-
Ds. J.N. Zuijderduijn:
Beste meiden, bedankt voor jullie reactie op de preek. Jullie stellen een belangrijke vraag. Het is inderdaad zo dat wij door de zonde op onszelf gericht zijn. Eigenliefde, de eros. God leert ons door het geloof in de Heere Jezus om liefde te geven, de agapè. Hoe moet je dat doen, vragen jullie. Dat wordt heel mooi in het heilig avondmaal uitgebeeld en verwoord in het formulier: Ik voor u/jou daar u/jij anders de eeuwige dood zou sterven. Ik vóór jou; dat is niet alleen in jou plaats, maar ook om Hem te volgen. Hoe kun jij de ontvangen liefde van God doorgeven aan je naaste? Door achter de Heere Jezus aan te gaan. Hem volgen is Hem gehoorzamen in woord en daad. Dan ben je net als een reflector. Van jezelf zonder licht. Maar zodra God door de Heilige Geest je verlicht, ga je Zijn licht reflecteren naar je naaste.
-
Annelies en Janique:
De dominee preekte pas tijdens over liefde tot je naaste en tot God. De tekst als basis van de preek was 1 Thessalonicensen 4:9. Hierin wordt gezegd dat God ons die liefde zelf heeft onderwezen.
De dominee legde dit zo uit: Uit onszelf hebben wij alleen liefde voor onszelf.

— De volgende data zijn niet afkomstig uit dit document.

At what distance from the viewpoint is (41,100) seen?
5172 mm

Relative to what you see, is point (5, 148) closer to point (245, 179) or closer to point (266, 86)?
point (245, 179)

God geeft ons liefde en verlangt ook liefde van ons terug. We moeten het zo zien: God geeft liefde en wij moeten deze liefde ‘doorgeven’ aan onze naasten. In het avondmaalsformulier staat dat je door het avondmaal verzekerd wordt van Gods hartelijke liefde. Het avondmaal is het betrouwbare teken en onderpand dat ons herinnert aan Gods liefde en trouw voor ons. Het geeft ons zekerheid. We vinden dat dit heel mooi wordt beschreven in het formulier, want door aan te gaan neem je ook Gods liefde aan! Maar hoe kun je deze liefde, die wij van God ontvangen, doorgeven aan je naaste?